Patients with type 2 diabetes often need to lower their cholesterol levels with statin drugs. However, a new study finds that the best time to start such therapy depends on the method used to determine a patient's risk for heart disease. Depending on which risk model is used, there are differences in age and gender when it comes to prescribing statins for the first time. Using clinical data from medical records, researchers identified 683 patients over the age of 40 with at least 10 years of followup. Information was collected on age, gender, number of years with diabetes, different types of cholesterol levels, and blood pressure.
Three different cardiovascular risk models were used to determine the optimal time to start statin therapy. One model is based on patients in the United Kingdom (UKPDS), while another is based on patients in the United States (Framingham). The third model, Archimedes, uses a mathematical model to calculate cardiovascular complications based on several clinical study results.
The best time to start statin drugs depended on the cardiovascular risk model used, as well as the age, gender, metabolic state of the patient, and the societal value associated with quality-adjusted life years. For a selected base case, when the UKPDS model was used, it recommended that all white males with diabetes should start statin therapy. However, for the other two models it was never optimal to start statins in men who were at low risk for cardiovascular problems. Earliest optimal start times for women were 50 years of age for UKPDS, 46 for Framingham, and 40 for Archimedes. In men, the earliest start time was 40 for all three models.

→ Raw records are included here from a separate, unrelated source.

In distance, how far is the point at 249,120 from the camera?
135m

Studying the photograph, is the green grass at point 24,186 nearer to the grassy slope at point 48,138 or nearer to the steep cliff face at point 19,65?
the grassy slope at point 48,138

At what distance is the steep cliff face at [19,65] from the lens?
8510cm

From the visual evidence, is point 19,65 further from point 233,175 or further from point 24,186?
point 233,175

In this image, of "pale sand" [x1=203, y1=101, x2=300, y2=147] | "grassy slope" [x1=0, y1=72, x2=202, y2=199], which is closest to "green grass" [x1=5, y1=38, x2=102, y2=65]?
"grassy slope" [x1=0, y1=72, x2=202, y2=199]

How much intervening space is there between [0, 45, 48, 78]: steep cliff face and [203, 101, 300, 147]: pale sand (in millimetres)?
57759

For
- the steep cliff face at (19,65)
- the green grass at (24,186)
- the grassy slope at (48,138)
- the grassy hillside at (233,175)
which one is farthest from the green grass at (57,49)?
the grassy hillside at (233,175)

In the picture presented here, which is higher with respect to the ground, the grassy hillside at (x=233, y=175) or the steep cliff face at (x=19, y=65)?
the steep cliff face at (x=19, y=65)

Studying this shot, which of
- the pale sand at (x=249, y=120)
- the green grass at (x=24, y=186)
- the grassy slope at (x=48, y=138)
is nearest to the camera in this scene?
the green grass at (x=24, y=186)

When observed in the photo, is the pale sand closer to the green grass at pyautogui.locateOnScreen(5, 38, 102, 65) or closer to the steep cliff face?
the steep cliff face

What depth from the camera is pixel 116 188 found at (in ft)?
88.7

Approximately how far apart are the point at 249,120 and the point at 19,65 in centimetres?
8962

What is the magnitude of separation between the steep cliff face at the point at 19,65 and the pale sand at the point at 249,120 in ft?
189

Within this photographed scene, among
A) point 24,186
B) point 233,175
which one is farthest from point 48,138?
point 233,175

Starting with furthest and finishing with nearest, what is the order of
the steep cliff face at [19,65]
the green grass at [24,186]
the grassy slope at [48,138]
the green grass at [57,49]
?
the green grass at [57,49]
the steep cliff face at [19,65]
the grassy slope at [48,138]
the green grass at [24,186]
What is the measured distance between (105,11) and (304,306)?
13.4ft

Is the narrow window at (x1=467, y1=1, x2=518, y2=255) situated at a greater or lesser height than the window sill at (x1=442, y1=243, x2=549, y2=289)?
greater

According to the researchers, these observed differences in cardiovascular risk models, age, and metabolic factors contribute to current disagreements as to the best time to start statin therapy in patients with type 2 diabetes. The study was supported in part by the Agency for Healthcare Research and Quality (HS17628).
See "Optimizing the start time of statin therapy for patients with diabetes," by Brian T. Denton, Ph.D., Murat Kurt, M.S., Nilay D. Shah, Ph.D., and others, in the May-June 2009 Medical Decision Making 29, pp. 351-367.